_SELECTED PASSAGE:_
Ruminations about the performance of anonymous functions in naive Javascript implementations

(This is a snapshot of my old weblog. New posts and selected republished essays can be found at raganwald.com.)

Sunday, August 26, 2007

Block-Structured Javascript (better known as the Module Idiom) looks like this:


 (function () {
    var something_or_other;
    // code elided
    return something_or_other;
 })()

This creates a new, anonymous function with its own local scope. Whenever this code is execututed, the interpreter creates a function record in its memory. The exact same thing happens if you create a function and bind it to a variable with var foo = function (...) { ... };.

The Seasoned Schemer is devoted to the myriad uses of first class functions. Luckily for us, the ideas in this provocative book map directly to Javascript (see the plug for Lisp in Small Pieces below).

When you close the back cover you will be able to compose programs from functions in powerful new ways, and you can use these new techniques in Scheme, Ruby, and Javascript immediately.

Now let’s consider another common pattern, the Inner Function: we have a function, and the function needs a helper function. We define the helper function inside our function to make our code more encapsulated:


 var factorial = function (n) {
     var factorial_acc = function (acc, m) {
         if (0 == m) {
             return acc;
         } else {
             return factorial_acc(m * acc, m - 1);
         }
     };
     return factorial_acc(1, n);
 };

What happens when we invoke factorial it six times?

_DATA BLOCK:_
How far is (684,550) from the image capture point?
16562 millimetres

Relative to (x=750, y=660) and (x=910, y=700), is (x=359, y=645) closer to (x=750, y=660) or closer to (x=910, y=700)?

_PROBLEM STATEMENT:_ Resume the weblog post on anonymous function performance in Javascript, starting after its final sentence.

_ANSWER TO THIS PROBLEM:_
When the interpreter first encounters the code defining factorial, it creates a function and assigns it to the variable factorial. Then each time we invoke the factorial function, the interpreter creates a new function record for factorial_acc. So in total, the interpreter creates seven functions in memory, not two.

hand-rolling

If this code needed hand optimization, you might want to consider ‘lifting’ the definition of factorial_acc outside of factorial, so it doesn’t get recreated with every invocation:


 var factorial_acc = function (acc, m) {
     if (0 == m) {
         return acc;
     } else {
         return factorial_acc(m * acc, m - 1);
     }
 };
 var factorial = function (n) {
     return factorial_acc(1, n);
 };

This produces exactly the same result as our Inner Function version. factorial_acc doesn’t use any of factorial’s parameters or variables, so it does not really need to be inside its scope to produce the correct result.

Now you only need two function records, not seven. Two is cheaper than seven. The problem with this approach is that you are proliferating names. If you are binding functions to names in the global environment, it quickly becomes crowded. And you also have a readability issue. Does anything else need to use factorial_acc? The original code made it very obvious that factorial_acc is only ever used by factorial.

A block can help. Yes, the cause of our performance consideration—dynamically creating functions—can actually be part of the solution:


 var factorial = (function () {
     var factorial_acc = function (acc, m) {
         if (0 == m) {
             return acc;
         } else {
             return factorial_acc(m * acc, m - 1);
         }
     };
     return function (n) {
         return factorial_acc(1, n);
     }
 })();

Now what happens? Well, we create an anonymous function for our block. One function record. Within that block’s execution, we create two more functions, one assigned to the variable factorial_acc, and one returned from the block (and then assigned to the variable factorial). This code creates three function records, which is still much better than seven.

As a correspondent summarized in email, “we’ve shown how to replace a simple function containing an inner function with a block call that returns a closure referencing the inner function so as to avoid re-defining it on each call. That’s all there is to it.”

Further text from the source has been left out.